変動係数=個数標準偏差/個数平均粒径×100
【0077】
(3)画質評価
得られたトナー粒子に対して、BET法で測定した比表面積が200m2/gである疎水性シリカ微粉体を0.7質量%となるよう外添した。この外添されたトナーが8質量%となるように、アクリル樹脂でコートされたフェライトキャリアを混合して二成分系現像剤を得た。この現像剤を変動のない環境下において、キヤノン製フルカラー複写機CLC700を用いて20000枚の連続通紙による画出し耐久試験を行い、目視にて画像濃度の変動やムラ等を評価した。
【0078】
(4)噴霧した水滴径
レーザー回折式粒度分布測定装置を用いて水滴の質量基準メジアン径を測定した。
【0079】
〈実施例1〉
以下の手順により重合体微粒子からなる重合法トナーを製造した。
【0080】
(重合性単量体組成物の調製)

● ● ● ● ●

> 課題の内容
1. トナーの抜粋から、「変動係数=個数標準偏差/個数平均粒径×100」を含む語句で始まり「以下の手順により重合体微粒子からなる重合法トナーを製造した。」で終わる部分を、一字も変えずに抜き出せ。
2. トナーの製造と評価を述べた抜粋を、最後の文の後から書き継げ。

> 演習用資料
● ● ● ● ●

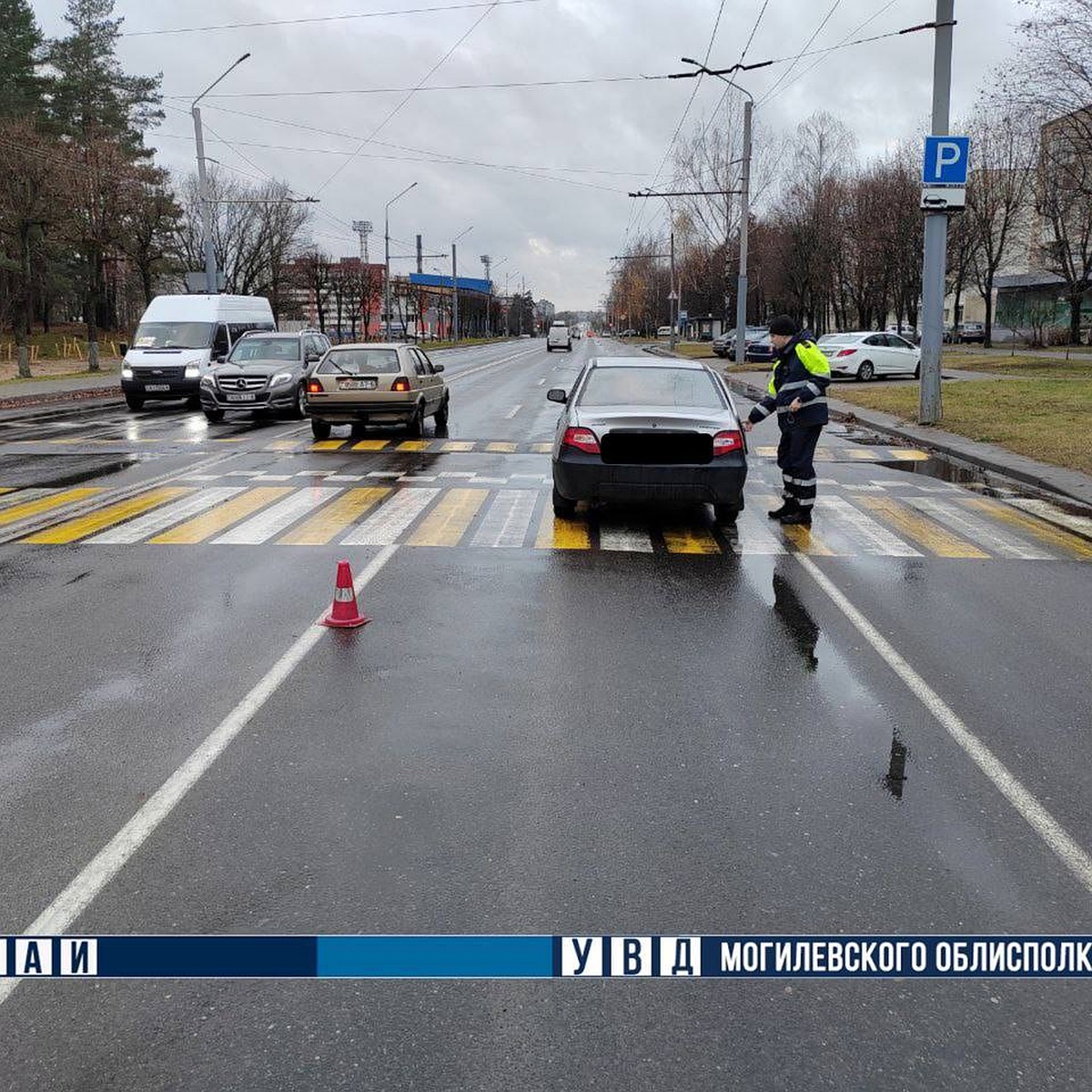 Ребенок с травмами доставлен в больницу». В Могилеве водитель Daewoo сбила  женщину с 4-летним ребенком на пешеходном переходе - KP.RU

● ● ● ● ●

> 課題別の解答
1.
変動係数=個数標準偏差/個数平均粒径×100
【0077】
(3)画質評価
得られたトナー粒子に対して、BET法で測定した比表面積が200m2/gである疎水性シリカ微粉体を0.7質量%となるよう外添した。この外添されたトナーが8質量%となるように、アクリル樹脂でコートされたフェライトキャリアを混合して二成分系現像剤を得た。この現像剤を変動のない環境下において、キヤノン製フルカラー複写機CLC700を用いて20000枚の連続通紙による画出し耐久試験を行い、目視にて画像濃度の変動やムラ等を評価した。
【0078】
(4)噴霧した水滴径
レーザー回折式粒度分布測定装置を用いて水滴の質量基準メジアン径を測定した。
【0079】
〈実施例1〉
以下の手順により重合体微粒子からなる重合法トナーを製造した。

2.
スチレン単量体 61.8質量部
n−ブチルアクリレート単量体 14.8質量部
キナクリドン系顔料 7.0質量部
不飽和ポリエステル樹脂 4.4質量部
ジビニルベンゼン 0.3質量部
ジ−tert−ブチルサリチル酸アルミニウム化合物 0.9質量部
エステルワックス 10.8質量部
上記した成分のうちスチレン単量体の一部、キナクリドン系顔料およびジ-tert-ブチルサリチル酸アルミニウム化合物を混合し、ハンディミル(三井鉱山(株)製)を用いて5時間分散させた後、これとスチレン単量体の残部および残りの成分を加熱撹拌可能な撹拌槽に投入し、撹拌を行いながら液温を60℃に昇温して十分に相溶するまで混合し重合性単量体組成物を得た。
【0081】
(水性分散媒の調製)
水 98.4質量部
Na3PO4 1.0質量部
上記の成分を高剪断力撹拌機クレアミックス(エム・テクニック(株)製)を備えた撹拌槽に投入し、60℃に加温しながらNa3PO4が完全に溶解するまで緩やかに撹拌した。
【0082】
次に、上記混合物にCaCl20.6質量部を添加してクレアミックスで30分間高速撹拌を行い、Ca3(PO4)2の微粒子の水懸濁液である水性分散媒を得た。
【0083】
(重合開始剤の添加)
重合性単量体組成物100質量部に対して2.6質量部の2,2’-アゾビス-(2,4-ジメチルバレロニトリル)を投入して撹拌混合し、重合開始剤を含む重合性単量体組成物を調製した。
【0084】
(重合性単量体組成物分散液の調製)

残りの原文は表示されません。